Issue: What is the performance difference between an older i5 and a new i7 CPU, especially the i5-3570k and the i7-8700k?
As I engage in several digital activities which require a lot of processing power, I found myself wondering if a new CPU would benefit these endeavours. There isn’t much information on a comparison between the 8700k and the 3570k performance-wise on the internet. Most benchmarks are synthetic and aren’t fit for real-life scenarios. Especially high-end gaming benchmarks were hard to find, as they often compare the last 2-3 generations of hardware. My trusty old 3570k was released 6 years ago and does not fit this condition. After reviewing few gaming benchmarks I have found on YouTube I decided to pull the trigger and order new hardware. This post will provide some benchmarks I conducted myself for anyone curious as well.

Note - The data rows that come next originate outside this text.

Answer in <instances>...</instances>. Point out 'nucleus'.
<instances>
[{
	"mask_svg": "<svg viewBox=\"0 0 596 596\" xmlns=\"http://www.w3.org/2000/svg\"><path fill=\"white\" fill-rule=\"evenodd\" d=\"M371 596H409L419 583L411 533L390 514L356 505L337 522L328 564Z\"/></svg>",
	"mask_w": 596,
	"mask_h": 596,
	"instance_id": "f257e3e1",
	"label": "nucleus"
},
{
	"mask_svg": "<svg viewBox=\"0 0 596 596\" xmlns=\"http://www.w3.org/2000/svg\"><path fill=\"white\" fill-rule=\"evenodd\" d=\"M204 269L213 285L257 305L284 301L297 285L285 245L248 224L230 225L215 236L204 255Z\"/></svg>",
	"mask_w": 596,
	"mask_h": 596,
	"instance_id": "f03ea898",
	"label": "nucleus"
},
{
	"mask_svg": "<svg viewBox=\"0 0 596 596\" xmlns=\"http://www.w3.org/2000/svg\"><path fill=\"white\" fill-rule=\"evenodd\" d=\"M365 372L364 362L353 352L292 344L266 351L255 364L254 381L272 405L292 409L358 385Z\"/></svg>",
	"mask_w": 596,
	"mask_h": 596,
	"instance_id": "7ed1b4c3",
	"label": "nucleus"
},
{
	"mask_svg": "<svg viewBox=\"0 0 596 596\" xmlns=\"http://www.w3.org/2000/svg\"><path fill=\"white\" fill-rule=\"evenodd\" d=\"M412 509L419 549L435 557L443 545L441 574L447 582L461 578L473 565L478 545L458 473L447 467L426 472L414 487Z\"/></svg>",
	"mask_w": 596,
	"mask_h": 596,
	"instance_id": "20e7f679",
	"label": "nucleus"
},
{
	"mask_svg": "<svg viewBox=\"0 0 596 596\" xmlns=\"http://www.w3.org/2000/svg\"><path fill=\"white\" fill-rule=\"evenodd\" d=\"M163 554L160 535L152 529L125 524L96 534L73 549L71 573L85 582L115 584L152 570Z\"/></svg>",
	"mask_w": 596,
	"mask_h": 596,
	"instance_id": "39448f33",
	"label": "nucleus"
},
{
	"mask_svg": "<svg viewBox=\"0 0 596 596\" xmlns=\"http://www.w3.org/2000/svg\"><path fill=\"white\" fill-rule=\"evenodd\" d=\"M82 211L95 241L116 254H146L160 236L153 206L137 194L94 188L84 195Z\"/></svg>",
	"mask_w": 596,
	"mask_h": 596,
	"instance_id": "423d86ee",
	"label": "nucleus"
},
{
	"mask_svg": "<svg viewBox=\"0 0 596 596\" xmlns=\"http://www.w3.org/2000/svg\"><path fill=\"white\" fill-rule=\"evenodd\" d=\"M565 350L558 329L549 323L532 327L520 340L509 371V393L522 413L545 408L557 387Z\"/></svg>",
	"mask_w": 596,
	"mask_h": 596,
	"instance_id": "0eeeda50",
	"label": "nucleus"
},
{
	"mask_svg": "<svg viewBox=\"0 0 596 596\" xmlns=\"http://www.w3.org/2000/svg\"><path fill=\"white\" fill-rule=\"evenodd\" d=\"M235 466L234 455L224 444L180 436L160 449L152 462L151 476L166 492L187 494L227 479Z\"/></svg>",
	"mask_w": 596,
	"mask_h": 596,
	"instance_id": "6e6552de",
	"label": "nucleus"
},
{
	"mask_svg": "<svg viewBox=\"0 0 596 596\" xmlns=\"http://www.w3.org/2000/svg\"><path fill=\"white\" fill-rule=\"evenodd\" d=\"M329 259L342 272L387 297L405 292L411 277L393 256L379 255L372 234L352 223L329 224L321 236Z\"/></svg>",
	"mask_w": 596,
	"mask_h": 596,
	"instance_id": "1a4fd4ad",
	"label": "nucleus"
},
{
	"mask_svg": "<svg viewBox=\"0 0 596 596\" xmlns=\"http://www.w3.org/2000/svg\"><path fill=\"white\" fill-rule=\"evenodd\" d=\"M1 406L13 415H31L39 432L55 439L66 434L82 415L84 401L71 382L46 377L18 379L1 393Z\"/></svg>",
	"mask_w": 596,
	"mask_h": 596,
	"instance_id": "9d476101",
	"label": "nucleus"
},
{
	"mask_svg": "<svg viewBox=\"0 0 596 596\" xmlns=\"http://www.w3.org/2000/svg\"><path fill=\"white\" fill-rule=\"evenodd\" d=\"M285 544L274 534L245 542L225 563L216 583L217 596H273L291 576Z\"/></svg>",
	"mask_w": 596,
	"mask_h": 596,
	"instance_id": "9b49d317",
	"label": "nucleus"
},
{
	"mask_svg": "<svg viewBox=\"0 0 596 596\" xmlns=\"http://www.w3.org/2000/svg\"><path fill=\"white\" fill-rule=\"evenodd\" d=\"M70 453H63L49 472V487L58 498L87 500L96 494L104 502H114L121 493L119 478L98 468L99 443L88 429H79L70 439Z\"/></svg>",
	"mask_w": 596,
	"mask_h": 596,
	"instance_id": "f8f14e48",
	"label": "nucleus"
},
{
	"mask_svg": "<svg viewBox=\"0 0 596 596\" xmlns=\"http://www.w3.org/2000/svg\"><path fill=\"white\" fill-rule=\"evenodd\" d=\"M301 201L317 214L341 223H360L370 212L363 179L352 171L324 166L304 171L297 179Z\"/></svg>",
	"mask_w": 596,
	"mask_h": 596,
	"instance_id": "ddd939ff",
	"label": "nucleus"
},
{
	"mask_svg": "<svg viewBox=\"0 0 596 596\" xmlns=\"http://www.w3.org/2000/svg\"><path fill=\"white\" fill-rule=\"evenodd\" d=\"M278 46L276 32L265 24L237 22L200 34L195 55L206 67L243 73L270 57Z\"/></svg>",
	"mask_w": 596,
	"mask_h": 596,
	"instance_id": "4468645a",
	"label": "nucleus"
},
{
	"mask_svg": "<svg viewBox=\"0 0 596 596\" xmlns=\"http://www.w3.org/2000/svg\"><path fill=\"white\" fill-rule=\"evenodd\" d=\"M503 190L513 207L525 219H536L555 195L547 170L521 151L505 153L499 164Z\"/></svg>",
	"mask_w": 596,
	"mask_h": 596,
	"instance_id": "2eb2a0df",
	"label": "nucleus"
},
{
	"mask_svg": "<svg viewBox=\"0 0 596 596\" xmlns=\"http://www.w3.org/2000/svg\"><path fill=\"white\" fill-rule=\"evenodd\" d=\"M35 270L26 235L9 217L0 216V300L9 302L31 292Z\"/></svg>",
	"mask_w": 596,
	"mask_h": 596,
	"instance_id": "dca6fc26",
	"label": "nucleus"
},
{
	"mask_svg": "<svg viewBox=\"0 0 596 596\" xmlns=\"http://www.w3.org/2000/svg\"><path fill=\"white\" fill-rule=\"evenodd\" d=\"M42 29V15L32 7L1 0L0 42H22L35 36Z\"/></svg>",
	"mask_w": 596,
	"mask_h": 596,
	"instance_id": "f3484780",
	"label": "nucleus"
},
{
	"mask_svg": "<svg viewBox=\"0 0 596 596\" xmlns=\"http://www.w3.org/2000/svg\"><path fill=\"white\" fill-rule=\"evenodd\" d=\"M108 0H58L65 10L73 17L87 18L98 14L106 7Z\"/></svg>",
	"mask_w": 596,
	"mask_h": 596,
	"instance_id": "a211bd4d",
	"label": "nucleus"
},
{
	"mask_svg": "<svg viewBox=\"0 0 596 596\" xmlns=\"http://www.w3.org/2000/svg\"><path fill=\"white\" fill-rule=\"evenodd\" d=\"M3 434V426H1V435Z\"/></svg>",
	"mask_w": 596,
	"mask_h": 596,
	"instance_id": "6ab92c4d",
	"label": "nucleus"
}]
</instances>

As a matter of fact I needed to justify buying a 3dmark license, so I went ahead and used some benchmarks provided. Another benchmark I conducted utilized the Heaven benchmarking tool. I decided on these benchmarking tools, as they require GPU power aswell and deliver a somewhat more realistic result. Moreover there are benchmark comparisons already available using only CPU related benchmarking tools.
Time Spy (3dmark)
As expected the Graphics score does not vary greatly but the CPU score almost doubled, resulting in a boosted overall score of 87% in relation to the 100% of the 8700k.
Fire Strike (3dmark)
The Graphics score does not vary greatly in this instance either (it even dropped surprisingly further), but the Physics score (which most likely resembles CPU score) has more than doubled. The difference in the overall score is astonishingly high with 82% percent to the 100% of the 8700k.
The Heaven Benchmark seems to rely mostly on the GPU so there is not a lot of difference here. But computer games are not just GPU intensive (although this is primary), but rely on CPU power as well.
To achieve the closest comparison without the possibility of random events I decided to only test benchmarks included in games. Those will render a predefined scene to assure that every run will be as close as possible to the previous run. My choice included GTA 5, Company of Heroes 2 and Bioshock Infinite. These games are not the latest and greatest available, but they implement an included benchmark and were already installed on my system. The following numbers resemble the average frames per second.
Company Of Heroes 2
All results combined suggest that the 8700k grants almost 20% more fps compared to the almost ancient 3570k. In these cases this resembles an average of 24 fps.
Besides gaming benchmarks there was another use case which was quite interesting to me: rendering / converting videos. For this I benchmark chose an mkv file in 720p which I converted to webm. I chose to convert only the first 5 minutes and output the file at 8000 kbps. To quantify the result I stopped the time the task took – so in this a lower score is better.
This test was not much of a surprise, because the i5 3570k only provides 4 cores, whereas the i7 8700k features 6 cores with hyperthreading. The webm converter tool I chose made use of those 12 cores opposed to the 4 cores of the competitor, which allowed it to almost run the task in half the time.
So overall I suppose the upgrade to the 8700k was worth it, despite it’s high cost. If someone is interested, I uploaded the raw data and screenshots of the benchmarks here.
jason - from shipping department
I am am in the same boat to be honest. I was gifted a 3570k from my wife , its used . But i am looking to encode video. Do you think it would be worth it to go out and spend real cash on a 8700k for the time saved ? Keep in mind , i spent nothing on the 3570k…
Is the time to render the same with 4k or 1080p ? I noticed you only did 720p. Is it roughly double in the others as well ?
Hi, I think it depends on your usecase. If you don’t need your machine while rendering (e.g. doing it overnight) the cost in electricity will be much lower than an upgrade. Keep in mind: a new CPU requires a new mainboard and new RAM. Your upgrade cost will be about 500 bucks. So if time is not of the essence and you only need the CPU to encode video, keep your 3570K.
I have not tested rendering higher resolutions. As I do not own the 3570K anymore, I unfortunately cannot do a comparison on this.